IMF etkisinin bundan sonraki sürece yayılacağı kaydediliyor. Önümüzdeki süreçte muhtemelen İMKB'nin daha çok yurtdışı borsalardaki hareketlere duyarlı hale geldiğini göreceğiz. Uzmanlara göre, endekste 53 bin seviyeleri önemli. Bir direnç piyasanın son günlerde oluşan satış baskısından kurtulabilmesi için bu bölge aşılmalı. 53 bin bölgesinin aşılması halinde, teknik olarak 56 bin seviyesine doğru yeni bir hareketlenmenin başlayacağı öngörülüyor. Teknik açıdan göstergelerin olumluya dönmeye başlamış olması, önümüzdeki günler için olumlu sinyaller veriyor ve 53 bin puan seviyesinin yukarı doğru kırılması ihtimalinin arttığını gösteriyor. Bu bölgenin gücünü yurtdışı piyasalardaki hareketlerin belirleyeceğini söylemek mümkün.

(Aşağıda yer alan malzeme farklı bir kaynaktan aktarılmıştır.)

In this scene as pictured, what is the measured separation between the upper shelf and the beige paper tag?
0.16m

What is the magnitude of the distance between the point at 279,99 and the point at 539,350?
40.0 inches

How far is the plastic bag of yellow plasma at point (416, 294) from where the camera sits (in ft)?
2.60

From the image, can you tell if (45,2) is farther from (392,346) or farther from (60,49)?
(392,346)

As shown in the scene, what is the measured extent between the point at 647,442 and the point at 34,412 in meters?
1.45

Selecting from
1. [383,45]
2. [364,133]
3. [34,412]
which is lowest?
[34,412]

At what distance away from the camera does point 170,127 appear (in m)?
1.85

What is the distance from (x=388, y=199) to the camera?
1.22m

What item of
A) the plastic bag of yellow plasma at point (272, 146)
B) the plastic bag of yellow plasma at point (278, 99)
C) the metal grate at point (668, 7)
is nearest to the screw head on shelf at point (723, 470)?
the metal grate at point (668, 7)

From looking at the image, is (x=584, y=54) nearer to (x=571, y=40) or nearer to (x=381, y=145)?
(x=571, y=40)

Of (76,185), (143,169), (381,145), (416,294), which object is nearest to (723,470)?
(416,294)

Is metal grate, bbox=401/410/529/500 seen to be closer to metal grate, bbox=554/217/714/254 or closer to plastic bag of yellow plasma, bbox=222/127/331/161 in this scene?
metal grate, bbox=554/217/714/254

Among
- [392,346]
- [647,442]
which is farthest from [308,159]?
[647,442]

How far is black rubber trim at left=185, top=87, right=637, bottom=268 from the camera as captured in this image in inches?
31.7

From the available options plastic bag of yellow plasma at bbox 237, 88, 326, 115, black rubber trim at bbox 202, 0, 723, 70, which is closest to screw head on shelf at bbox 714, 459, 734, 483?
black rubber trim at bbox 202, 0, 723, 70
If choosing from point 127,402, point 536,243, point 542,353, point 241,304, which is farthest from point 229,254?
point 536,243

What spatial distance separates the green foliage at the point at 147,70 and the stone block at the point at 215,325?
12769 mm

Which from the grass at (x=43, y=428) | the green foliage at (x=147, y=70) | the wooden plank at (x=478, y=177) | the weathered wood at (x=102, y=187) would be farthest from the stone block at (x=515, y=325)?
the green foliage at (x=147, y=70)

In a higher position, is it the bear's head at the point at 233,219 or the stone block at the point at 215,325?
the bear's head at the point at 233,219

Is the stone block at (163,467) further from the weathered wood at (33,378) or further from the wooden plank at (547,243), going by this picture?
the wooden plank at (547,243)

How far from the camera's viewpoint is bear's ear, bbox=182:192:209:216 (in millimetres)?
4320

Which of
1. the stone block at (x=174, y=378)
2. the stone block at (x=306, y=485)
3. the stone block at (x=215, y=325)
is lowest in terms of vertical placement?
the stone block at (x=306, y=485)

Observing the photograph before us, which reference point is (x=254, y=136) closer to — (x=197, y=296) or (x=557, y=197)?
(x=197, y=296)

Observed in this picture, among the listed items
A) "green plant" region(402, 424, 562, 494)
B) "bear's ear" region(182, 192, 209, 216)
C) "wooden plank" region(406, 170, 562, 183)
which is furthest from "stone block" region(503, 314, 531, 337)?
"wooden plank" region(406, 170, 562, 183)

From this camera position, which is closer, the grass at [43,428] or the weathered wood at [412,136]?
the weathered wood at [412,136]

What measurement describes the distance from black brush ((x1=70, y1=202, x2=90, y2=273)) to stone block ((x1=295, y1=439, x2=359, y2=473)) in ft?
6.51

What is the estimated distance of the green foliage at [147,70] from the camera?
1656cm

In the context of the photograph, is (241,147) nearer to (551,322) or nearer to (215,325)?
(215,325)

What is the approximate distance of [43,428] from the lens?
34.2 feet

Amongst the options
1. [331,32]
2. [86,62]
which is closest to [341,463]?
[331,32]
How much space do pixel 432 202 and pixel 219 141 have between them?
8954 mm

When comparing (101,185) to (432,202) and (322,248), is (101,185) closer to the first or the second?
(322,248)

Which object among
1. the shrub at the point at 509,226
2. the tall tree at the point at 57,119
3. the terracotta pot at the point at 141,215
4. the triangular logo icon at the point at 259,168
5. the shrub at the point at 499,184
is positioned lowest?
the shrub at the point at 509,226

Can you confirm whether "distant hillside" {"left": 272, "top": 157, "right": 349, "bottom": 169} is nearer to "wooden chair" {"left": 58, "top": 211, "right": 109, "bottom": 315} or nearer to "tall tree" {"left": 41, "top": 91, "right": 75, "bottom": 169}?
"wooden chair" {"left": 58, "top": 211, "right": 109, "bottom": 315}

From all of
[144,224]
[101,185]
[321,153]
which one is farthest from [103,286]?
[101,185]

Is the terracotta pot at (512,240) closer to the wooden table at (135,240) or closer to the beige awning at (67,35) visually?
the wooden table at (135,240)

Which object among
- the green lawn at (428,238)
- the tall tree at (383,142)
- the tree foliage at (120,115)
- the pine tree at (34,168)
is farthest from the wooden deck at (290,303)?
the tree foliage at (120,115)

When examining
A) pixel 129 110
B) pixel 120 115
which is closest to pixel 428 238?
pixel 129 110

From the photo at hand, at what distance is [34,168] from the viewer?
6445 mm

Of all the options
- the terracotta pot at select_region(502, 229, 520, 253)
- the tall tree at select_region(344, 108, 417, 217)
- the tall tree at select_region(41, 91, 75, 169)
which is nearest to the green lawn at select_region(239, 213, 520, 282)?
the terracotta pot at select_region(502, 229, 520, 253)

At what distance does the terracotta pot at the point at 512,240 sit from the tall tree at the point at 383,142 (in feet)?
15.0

53 bin bölgesinin aşılamaması durumunda, kısa vadeli destek olarak 52.500 ve 52.100 sevyeleri öne çıkıyor. Önümüzde FED ve TCMB faiz toplantıları var. Toplantılardan çıkacak faiz kararlarının da piyasalarda etkili olması beklenibilir. Dünya borsalarında bir bozulma olmazsa, son günlerde gördüğümüz sıkışmanın yukarı yönde kırılabileceği genel kanı olarak öne çıkıyor.*****

DÖVİZ
Doların satış fiyatı geçtiğimiz hafta yüzde 0,97 düşerken, avronun satış fiyatı yüzde 0,33 oranında arttı. Doların cuma günü kapanıştaki satış fiyatı 1,5280 liraya inerken, avronun satış fiyatı 2,1010 liraya çıktı.

Yurtiçi döviz piyasasında avro/dolar paritesine bağlı olarak bir miktar düşüş hareketi yaşandı. Uluslararası piyasalarda avro/dolar paritesinde dolar lehine trendin devam ettiğini belirten uzmanlar, mevcut hareketin düzeltme olarak nitelenebileceğini ifade ediyorlar.

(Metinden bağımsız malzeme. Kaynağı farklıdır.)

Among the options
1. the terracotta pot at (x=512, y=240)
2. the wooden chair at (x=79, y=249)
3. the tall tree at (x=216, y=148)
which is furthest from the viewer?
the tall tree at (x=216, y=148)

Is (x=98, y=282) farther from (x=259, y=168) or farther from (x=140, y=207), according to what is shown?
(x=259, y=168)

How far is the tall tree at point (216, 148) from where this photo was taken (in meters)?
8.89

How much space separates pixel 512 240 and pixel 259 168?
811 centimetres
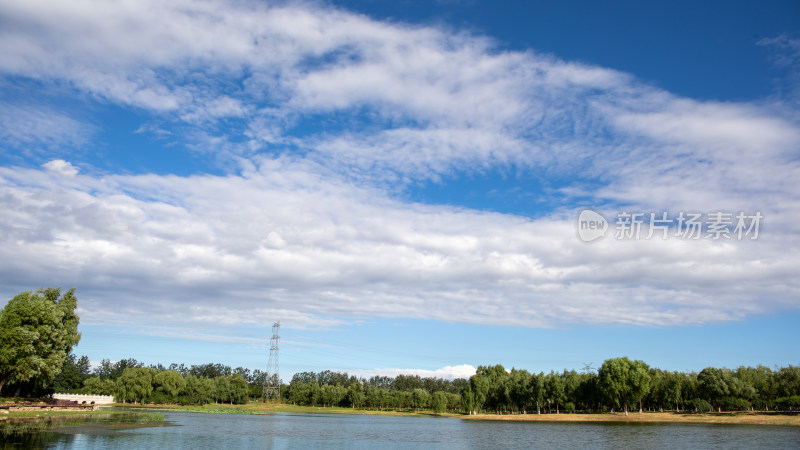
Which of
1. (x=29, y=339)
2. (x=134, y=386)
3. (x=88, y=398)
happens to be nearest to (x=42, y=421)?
(x=29, y=339)

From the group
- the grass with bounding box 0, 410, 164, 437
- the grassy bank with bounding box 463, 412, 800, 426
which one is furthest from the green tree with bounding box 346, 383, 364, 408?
the grass with bounding box 0, 410, 164, 437

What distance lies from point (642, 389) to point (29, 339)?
108270 mm

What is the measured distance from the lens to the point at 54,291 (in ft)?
271

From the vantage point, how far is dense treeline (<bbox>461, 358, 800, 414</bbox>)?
10231cm

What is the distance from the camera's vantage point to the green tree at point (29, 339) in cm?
6531

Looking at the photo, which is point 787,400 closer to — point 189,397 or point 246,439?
point 246,439

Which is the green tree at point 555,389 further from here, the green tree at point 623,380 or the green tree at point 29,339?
the green tree at point 29,339

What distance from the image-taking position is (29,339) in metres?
65.4

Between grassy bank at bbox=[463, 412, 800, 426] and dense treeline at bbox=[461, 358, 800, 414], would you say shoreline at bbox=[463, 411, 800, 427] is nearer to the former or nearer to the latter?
grassy bank at bbox=[463, 412, 800, 426]

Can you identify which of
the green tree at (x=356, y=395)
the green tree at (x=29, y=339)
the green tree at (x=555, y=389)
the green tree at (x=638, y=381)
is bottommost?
the green tree at (x=356, y=395)

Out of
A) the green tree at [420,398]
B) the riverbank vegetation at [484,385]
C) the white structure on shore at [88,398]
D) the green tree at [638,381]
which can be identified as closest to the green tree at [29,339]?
the riverbank vegetation at [484,385]

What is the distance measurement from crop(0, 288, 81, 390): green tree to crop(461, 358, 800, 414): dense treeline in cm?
9959

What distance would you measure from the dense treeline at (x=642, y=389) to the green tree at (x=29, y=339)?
99.6 metres

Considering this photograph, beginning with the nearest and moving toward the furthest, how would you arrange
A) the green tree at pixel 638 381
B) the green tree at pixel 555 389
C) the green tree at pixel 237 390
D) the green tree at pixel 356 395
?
1. the green tree at pixel 638 381
2. the green tree at pixel 555 389
3. the green tree at pixel 237 390
4. the green tree at pixel 356 395
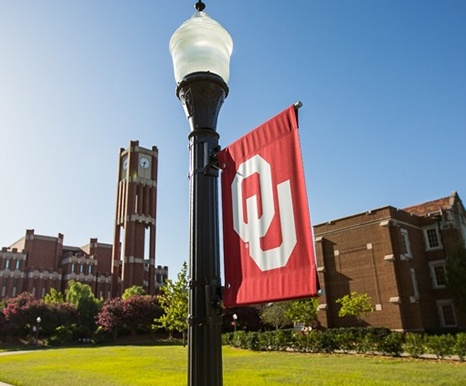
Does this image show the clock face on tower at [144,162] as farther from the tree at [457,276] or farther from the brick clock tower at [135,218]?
the tree at [457,276]

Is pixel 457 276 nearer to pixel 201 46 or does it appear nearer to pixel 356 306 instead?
pixel 356 306

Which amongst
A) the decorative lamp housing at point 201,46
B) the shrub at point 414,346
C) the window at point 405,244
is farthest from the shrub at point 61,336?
the decorative lamp housing at point 201,46

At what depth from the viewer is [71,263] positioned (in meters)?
68.1

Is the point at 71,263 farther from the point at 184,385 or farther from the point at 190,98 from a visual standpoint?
the point at 190,98

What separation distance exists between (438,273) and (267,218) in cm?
3350

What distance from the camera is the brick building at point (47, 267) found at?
203ft

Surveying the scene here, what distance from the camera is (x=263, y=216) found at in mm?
2795

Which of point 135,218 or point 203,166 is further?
point 135,218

Bankacılar, yurtiçi döviz piyasasında ticari müşterilerin ve büyük firmaların döviz alıcı tarafta olduğunun söylenebileceğini kaydediyor. Uzun zamandır görülen en düşük seviyelere gelindiğine işaret ediliyor. Avro/dolar paritesinin yukarı gitmesi ile birlikte dolar/TL kuru gevşemiş oldu. Bu da firmaların döviz alımları için fırsat yarattı. Genel anlamda firmaları alıcı olarak söyleyebiliriz. Satıcı tarafında da daha çok yabancılar görülüyor. Yani, piyasa dengeli olarak gidiyor.

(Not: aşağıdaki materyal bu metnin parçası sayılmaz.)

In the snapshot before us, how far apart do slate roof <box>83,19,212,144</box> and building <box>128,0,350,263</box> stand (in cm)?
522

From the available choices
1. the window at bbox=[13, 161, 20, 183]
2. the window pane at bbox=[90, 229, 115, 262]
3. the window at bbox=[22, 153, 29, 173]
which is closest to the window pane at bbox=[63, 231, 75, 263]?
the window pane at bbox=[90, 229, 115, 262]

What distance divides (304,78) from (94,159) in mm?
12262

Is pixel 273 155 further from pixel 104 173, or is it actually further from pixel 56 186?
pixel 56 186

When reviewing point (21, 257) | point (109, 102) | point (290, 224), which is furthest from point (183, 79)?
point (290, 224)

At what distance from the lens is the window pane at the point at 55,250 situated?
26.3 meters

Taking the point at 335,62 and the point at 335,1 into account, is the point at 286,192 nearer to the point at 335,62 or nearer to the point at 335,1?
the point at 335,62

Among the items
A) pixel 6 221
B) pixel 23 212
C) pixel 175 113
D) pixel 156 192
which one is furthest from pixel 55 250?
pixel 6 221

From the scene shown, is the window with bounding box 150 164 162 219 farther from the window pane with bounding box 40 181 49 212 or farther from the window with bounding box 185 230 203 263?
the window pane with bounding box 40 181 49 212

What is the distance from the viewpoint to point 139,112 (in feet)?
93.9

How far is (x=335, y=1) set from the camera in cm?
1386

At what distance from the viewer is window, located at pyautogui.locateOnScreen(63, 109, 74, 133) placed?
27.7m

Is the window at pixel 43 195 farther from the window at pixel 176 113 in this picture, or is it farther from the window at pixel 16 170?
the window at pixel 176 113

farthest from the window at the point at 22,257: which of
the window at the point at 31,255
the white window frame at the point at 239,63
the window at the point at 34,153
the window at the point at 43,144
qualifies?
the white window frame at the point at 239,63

Avro/dolar paritesi tarafına bakıldığında, analistlere göre, Yunanistan ve diğer ülkelerin sorunlarının kanıksanmasından söz edebiliriz. Sorunların kanıksanması nedeniyle, avroyu daha fazla aşağı ittiremeyen piyasanın avroda kısa pozisyonlarını kapattığını ve bu hareketin etkilerini görüyoruz. Ancak, bu hareket ana trendde bir değişiklik olarak değerlendirilmiyor. Ana trendin dolar lehine olduğu düşünülüyor. Bu arada sağlıklı denilebilecek bir düzeltme yaşandığı söylemek mümkün.

Altına baktığımızda ise, haftalık bazda 24 ayar külçe altının gram satış fiyatı yüzde 3,20, Cumhuriyet Altının gram satış fiyatı yüzde 3,18 düştü.

Önceki hafta sonu 56,30 lira olan 24 ayar külçe altının gram satış fiyatı 54,50 liraya, 377,00 lira olan Cumhuriyet Altınının satış fiyatı 365,00 liraya indi.*****

TAHVİL BONO
İMKB Tahvil ve Bono Piyasasında, ağırlıklı ortalamalara göre çeşitli vadelerdeki bono ve tahvillerin haftalık net getirileri yüzde 0,12 ile yüzde 0,16 arasında gerçekleşti. Tahvil ve Bono Piyasası'nda gösterge tahvilin bileşik faizi yüzde 9.18'den haftayı kapattı. Bu tahvilin basit getirisi yüzde 9,47 oldu.

Önde gelen ve değerlendirmeye alınan 10 kamu ve özel bankanın faiz oranlarına bakıldığında, mevduat faizinin haftalık net getirisi, bir aylık mevduatta yüzde 0,14'ü buldu. Önceki hafta sonunda ortalama faizleri yüzde 6,6 dolayında olan haftalık reponun net getirisi yüzde 0,11 oldu.

Tahvil ve Bono Piyasası Hazine'nin başarılı geçen Eurobond ihalesinden olumlu yönde etkilendi.

Ancak, yüzde 9.15 bileşik seviyesinin altına hareket yaşanmadı. Şu an için piyasanın 9.15 altına gitmesi beklenmiyor.

Yukarıda ilk etapta yüzde 9.30 seviyesi destek konumunda bulunuyor. Gösterge faizin yüzde 9.30 ile yüzde 9.10 dar bandında hareket etmeye devam edeceği düşünülüyor.